__The problem__: The required answer is an exact copy of every entry underneath.

◆ ◆ ◆ ◆ ◆ ◆ ◆

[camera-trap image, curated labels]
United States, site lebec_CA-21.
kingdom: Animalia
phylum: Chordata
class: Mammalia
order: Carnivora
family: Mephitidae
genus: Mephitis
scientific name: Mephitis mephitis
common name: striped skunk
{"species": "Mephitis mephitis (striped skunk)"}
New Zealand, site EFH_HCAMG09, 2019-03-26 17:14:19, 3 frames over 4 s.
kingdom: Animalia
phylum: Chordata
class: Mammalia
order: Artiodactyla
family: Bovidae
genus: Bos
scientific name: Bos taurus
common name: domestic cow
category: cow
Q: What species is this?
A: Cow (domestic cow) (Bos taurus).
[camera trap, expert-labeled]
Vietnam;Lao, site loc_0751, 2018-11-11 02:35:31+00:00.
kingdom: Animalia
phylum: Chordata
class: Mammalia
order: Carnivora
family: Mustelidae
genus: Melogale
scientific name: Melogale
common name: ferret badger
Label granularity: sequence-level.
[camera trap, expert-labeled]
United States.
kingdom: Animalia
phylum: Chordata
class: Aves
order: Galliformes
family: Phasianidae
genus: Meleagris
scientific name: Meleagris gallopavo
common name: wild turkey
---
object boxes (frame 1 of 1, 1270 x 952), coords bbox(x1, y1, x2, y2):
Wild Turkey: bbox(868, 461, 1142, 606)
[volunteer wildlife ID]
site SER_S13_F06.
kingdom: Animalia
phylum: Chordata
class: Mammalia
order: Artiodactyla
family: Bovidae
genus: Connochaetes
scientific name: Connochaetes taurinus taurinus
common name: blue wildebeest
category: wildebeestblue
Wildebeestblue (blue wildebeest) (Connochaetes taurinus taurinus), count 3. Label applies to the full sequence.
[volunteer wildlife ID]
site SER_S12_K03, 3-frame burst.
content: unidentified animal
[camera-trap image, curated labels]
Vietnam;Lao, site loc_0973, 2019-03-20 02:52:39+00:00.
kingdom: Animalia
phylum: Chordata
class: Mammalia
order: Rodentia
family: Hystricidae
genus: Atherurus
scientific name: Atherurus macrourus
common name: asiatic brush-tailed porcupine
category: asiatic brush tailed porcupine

◆ ◆ ◆ ◆ ◆ ◆ ◆

__Task result__:
[camera-trap image, curated labels]
United States, site lebec_CA-21.
kingdom: Animalia
phylum: Chordata
class: Mammalia
order: Carnivora
family: Mephitidae
genus: Mephitis
scientific name: Mephitis mephitis
common name: striped skunk
{"species": "Mephitis mephitis (striped skunk)"}
New Zealand, site EFH_HCAMG09, 2019-03-26 17:14:19, 3 frames over 4 s.
kingdom: Animalia
phylum: Chordata
class: Mammalia
order: Artiodactyla
family: Bovidae
genus: Bos
scientific name: Bos taurus
common name: domestic cow
category: cow
Q: What species is this?
A: Cow (domestic cow) (Bos taurus).
[camera trap, expert-labeled]
Vietnam;Lao, site loc_0751, 2018-11-11 02:35:31+00:00.
kingdom: Animalia
phylum: Chordata
class: Mammalia
order: Carnivora
family: Mustelidae
genus: Melogale
scientific name: Melogale
common name: ferret badger
Label granularity: sequence-level.
[camera trap, expert-labeled]
United States.
kingdom: Animalia
phylum: Chordata
class: Aves
order: Galliformes
family: Phasianidae
genus: Meleagris
scientific name: Meleagris gallopavo
common name: wild turkey
---
object boxes (frame 1 of 1, 1270 x 952), coords bbox(x1, y1, x2, y2):
Wild Turkey: bbox(868, 461, 1142, 606)
[volunteer wildlife ID]
site SER_S13_F06.
kingdom: Animalia
phylum: Chordata
class: Mammalia
order: Artiodactyla
family: Bovidae
genus: Connochaetes
scientific name: Connochaetes taurinus taurinus
common name: blue wildebeest
category: wildebeestblue
Wildebeestblue (blue wildebeest) (Connochaetes taurinus taurinus), count 3. Label applies to the full sequence.
[volunteer wildlife ID]
site SER_S12_K03, 3-frame burst.
content: unidentified animal
[camera-trap image, curated labels]
Vietnam;Lao, site loc_0973, 2019-03-20 02:52:39+00:00.
kingdom: Animalia
phylum: Chordata
class: Mammalia
order: Rodentia
family: Hystricidae
genus: Atherurus
scientific name: Atherurus macrourus
common name: asiatic brush-tailed porcupine
category: asiatic brush tailed porcupine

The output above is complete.